Prezzi alle stelle, negozi vuoti: così viene percepita la situazione attuale in Italia. Eppure, dati alla mano, non è vero che i consumi degli italiani ristagnano. Piuttosto muta la loro composizione e, soprattutto, aumenta la quota di beni e servizi acquistati all’estero grazie al rafforzamento della nostra moneta. D’altra parte, i prezzi interni e quelli al consumo crescono di pari passo. C’è dunque una redistribuzione del reddito fra produttori, a favore delle strutture meno concorrenziali. Che ha come contraltare una più ineguale distribuzione del potere d’acquisto delle famiglie, nonostante le misure adottate a beneficio dei redditi medio bassi. Chissà cosa succederà quando si ridurranno le imposte su quelli più alti.

I consumi degli italiani crescono troppo poco. Le famiglie si lamentano perché non ce la fanno ad “arrivare alla fine del mese”. Chi vende beni e servizi ai consumatori si lamenta perché il giro d’affari langue.

La crescita dei consumi è davvero così modesta? Nella seconda metà degli anni Novanta (1996-2000), i consumi pro capite delle famiglie italiane sono cresciuti in termini reali al 2,5 per cento all’anno.
È molto probabile che, per quanto buono, quel miglioramento progressivo dello standard di vita fosse inferiore alle aspirazioni delle nostre famiglie, vista la compressione dei consumi che si era avuta nei quattro anni precedenti (solamente nel primo trimestre del 1995 il livello reale dei consumi aveva superato il massimo dell’inizio del 1992).

Dal punto di vista dei produttori

A dieci anni di distanza, la recessione dei consumi tra la primavera del 2001 e la primavera di quest’anno è stata molto più contenuta. Due anni dopo il punto di svolta, i consumi risultano già più alti dello 0,5 per cento del valore massimo precedente. Inoltre, da tre trimestri a questa parte i consumi delle famiglie italiane stanno crescendo, in termini reali, al 2,0 per cento annuo.

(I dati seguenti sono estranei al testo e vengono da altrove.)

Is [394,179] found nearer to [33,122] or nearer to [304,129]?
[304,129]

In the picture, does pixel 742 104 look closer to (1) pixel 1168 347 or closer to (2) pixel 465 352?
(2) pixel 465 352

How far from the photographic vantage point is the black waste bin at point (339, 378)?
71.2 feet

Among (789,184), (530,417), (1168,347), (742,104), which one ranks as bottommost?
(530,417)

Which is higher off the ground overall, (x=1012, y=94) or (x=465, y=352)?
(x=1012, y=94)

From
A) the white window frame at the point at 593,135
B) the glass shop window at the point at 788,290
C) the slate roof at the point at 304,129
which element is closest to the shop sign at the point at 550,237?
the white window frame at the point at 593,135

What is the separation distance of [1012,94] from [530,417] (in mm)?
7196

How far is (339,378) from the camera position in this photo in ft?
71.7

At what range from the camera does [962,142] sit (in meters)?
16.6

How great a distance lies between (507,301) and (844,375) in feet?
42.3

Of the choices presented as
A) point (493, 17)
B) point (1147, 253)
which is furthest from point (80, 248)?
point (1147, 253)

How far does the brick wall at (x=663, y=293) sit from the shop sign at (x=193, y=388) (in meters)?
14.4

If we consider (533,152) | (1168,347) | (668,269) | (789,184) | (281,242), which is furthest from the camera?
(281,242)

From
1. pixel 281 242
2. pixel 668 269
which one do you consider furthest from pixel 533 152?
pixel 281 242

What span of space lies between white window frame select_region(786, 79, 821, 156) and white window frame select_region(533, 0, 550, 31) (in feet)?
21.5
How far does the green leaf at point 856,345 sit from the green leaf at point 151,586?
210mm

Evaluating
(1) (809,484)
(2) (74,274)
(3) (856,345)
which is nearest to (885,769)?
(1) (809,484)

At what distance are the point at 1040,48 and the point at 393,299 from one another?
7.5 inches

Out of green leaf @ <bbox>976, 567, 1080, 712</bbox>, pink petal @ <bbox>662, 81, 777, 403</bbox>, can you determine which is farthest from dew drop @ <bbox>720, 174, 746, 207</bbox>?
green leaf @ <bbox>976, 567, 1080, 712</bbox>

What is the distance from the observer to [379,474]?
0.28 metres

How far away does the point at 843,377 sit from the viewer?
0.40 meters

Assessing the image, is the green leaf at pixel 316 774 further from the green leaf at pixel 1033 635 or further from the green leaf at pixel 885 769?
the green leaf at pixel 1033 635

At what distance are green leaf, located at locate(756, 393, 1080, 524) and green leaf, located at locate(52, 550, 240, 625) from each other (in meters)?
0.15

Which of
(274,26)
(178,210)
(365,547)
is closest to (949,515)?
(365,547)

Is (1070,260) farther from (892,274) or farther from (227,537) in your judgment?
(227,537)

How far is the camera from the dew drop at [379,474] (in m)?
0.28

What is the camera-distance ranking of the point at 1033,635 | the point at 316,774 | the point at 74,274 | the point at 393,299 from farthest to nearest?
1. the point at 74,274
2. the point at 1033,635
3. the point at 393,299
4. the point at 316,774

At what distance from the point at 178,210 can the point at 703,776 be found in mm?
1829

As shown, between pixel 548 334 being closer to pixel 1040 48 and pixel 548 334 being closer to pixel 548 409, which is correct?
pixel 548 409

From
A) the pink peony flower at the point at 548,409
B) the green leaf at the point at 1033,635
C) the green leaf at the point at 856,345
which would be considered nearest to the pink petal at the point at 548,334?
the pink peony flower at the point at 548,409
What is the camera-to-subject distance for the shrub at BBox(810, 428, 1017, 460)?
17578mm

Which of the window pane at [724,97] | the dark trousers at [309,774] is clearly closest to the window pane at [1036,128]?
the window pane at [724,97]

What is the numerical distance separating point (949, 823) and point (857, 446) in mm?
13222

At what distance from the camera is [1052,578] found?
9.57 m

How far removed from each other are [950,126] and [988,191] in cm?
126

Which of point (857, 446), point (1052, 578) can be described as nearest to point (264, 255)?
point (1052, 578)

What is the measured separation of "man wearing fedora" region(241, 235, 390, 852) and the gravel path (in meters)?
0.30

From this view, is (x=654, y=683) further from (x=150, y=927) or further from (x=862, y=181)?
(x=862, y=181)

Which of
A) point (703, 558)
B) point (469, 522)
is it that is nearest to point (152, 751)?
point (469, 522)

Per quanto possa essere considerato insoddisfacente, questo andamento contiene alcuni elementi interessanti, che non dovranno essere trascurati nel formulare politiche di natura congiunturale.
Sono dunque ingiustificate le proteste? Mettiamoci dal punto di vista dei produttori. In un’economia con una popolazione che ristagna, la crescita dei consumi è solamente crescita dei consumi pro capite: alla lunga, possono questi crescere più del prodotto pro capite? Certamente sì, aumentando gli acquisti all’estero. Ma non è questa l’espansione dei consumi che interessa ai nostri produttori. Purtroppo è invece ciò che sta accadendo: da questo punto di vista potrebbero non essere infondate le lagnanze dal lato dell’offerta.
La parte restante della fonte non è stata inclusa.